The lights come up on stage, revealing a wooden scaffold, a speaker’s platform, with a railing draped with flag bunting, red with white stars upon intersecting blue stripes, the stars and bars of the Confederacy, and in the center a portrait in an oval gilt frame, a bearded gaunt figure that first looks like Lincoln but the lights reveal to be Jefferson Davis. Standing on the platform with his arms on the rails is Roy Crowder, dressed in a Lincoln costume two sizes too small, the buttons of the waistcoat near popping, the stovepipe hat perched on his head like a beanie. The audience cheers, whistles, blows their horns and spins their noisemakers, a din barely audible over the sound of canned applause piped in over speakers. ] Friends of the Union, mothers, and loyal Zouaves, it gives the Tahoe Holiday Inn the greatest pleasure to introduce, direct from engagements in Richmond, New Orleans, and St. Joseph MO, the greatest thespian of this or any age, Mr. John Wilkes Booth.
[ ENTER HAROLD SING, WEARING A BLACK OVERCOAT WITH A FUR COLLAR, A NARROW-BRIMMED BLACK HAT, AND KNEE-LENGTH LEATHER BOOTS. IN ONE HAND HE HOLDS A LONG, BLACK CANDLESTICK MICROPHONE. HE GUIDES THE CORD BEHIND HIM WITH THE OTHER. RECORDED MUSIC PLAYS, HE SINGS THE CHORUS TO “IS THAT ALL THERE IS?” ]

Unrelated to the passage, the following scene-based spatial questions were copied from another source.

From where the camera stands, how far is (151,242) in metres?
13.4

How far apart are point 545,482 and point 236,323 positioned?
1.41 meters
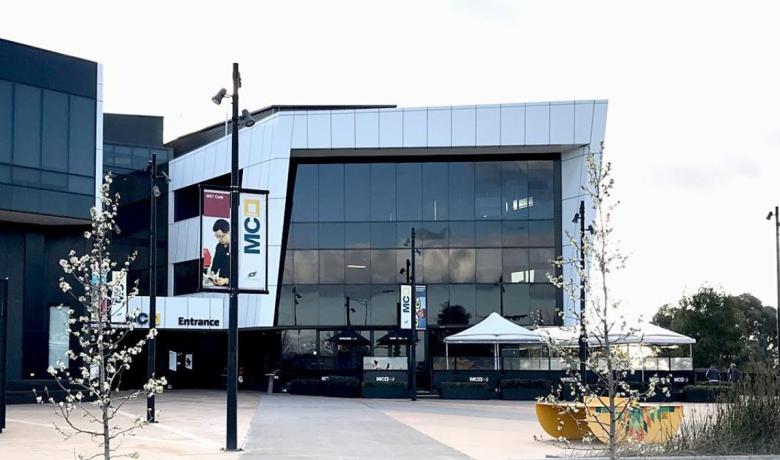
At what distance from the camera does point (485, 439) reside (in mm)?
21812

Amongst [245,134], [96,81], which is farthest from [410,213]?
[96,81]

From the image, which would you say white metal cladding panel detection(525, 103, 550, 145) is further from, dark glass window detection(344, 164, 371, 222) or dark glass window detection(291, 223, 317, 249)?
dark glass window detection(291, 223, 317, 249)

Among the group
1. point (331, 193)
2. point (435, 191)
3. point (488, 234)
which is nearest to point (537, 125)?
point (488, 234)

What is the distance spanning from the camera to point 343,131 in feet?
146

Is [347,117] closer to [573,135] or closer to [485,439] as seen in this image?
[573,135]

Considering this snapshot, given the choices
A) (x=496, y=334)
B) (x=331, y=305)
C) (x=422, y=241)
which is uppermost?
(x=422, y=241)

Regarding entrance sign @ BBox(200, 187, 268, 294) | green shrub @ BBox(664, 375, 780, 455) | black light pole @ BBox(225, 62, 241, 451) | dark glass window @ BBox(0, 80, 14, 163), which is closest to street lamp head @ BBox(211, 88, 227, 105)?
black light pole @ BBox(225, 62, 241, 451)

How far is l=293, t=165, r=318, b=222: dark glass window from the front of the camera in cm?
4628

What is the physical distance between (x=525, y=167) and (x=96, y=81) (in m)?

SING: Thank you ladies and gentlemen, grand to be here at the Mary Chestnut Dinner Theatre in the Round. Of course, the way I feel it’s great to be anywhere [ rimshot, scattered canned laughter ].
I’m telling you the Union army chased me half way acr
oss Virginia, I said “Who do I look like? Harriet Tubman?” [ rimshot, no laughter ]
Wow, tough crowd. Last time I worked a room this tough the band played “The Battle Hymn of the Republic.” [ delayed rimshot ].
[ ENTER DRUCILLA GORDON, FROM THE HOUSE, HER FACE FLUSHED WITH COLD AND ANGER ].
Honestly, I didn’t want to shoot the president. I sent him a letter that said, “President Lincoln, free the South and I’ll call the whole thing off.” Unfortunately, I sent it to his Gettysburg address. [ Silence ] I said, I sent it to his Gettysburg address.
DRU: Lights. [ HOUSE LIGHTS COME UP ] What’s going on? Why didn’t you wait for me?
ROY: We wanted you to see the opening without the psychological cue of a rising curtain.
DRU: Well, it doesn’t matter anyway. We lost our grant.
HARRIETTE: What?
DRU: They pulled our grant.
BEA: How come?
DRU: Why do you think?
HAROLD: [ walks to the front of the stage ] You’re not blaming this on us.
DRU: I don’t have to, Harold.
ROY: In so many words?
DRU: It didn’t have to be in so many words.
TOM: [ FROM THE HOUSE ] So what? Were you doing it for the money?
BEA and MAJORS: Yeah.
SING: Tom’s right [ he crosses to the chair on the stage lit by the spotlight and sits with his legs crossed, turning the tip of his cane on the stage with his thumb and forefinger ]. Vanity, greed, and envy are the roots of plot. We have indulged in these vices, and we have been made to pay because of it. The play sucks. Roy knew it. I knew it. You all knew it, only you were too polite to tell me, except for Bea. If only I’d listened.
HARRIETTE: So what do we do?
SING: Nothing for now. When the time comes, we’ll know what we have to do.
DRU: [ to Majors ] How’d you do the words?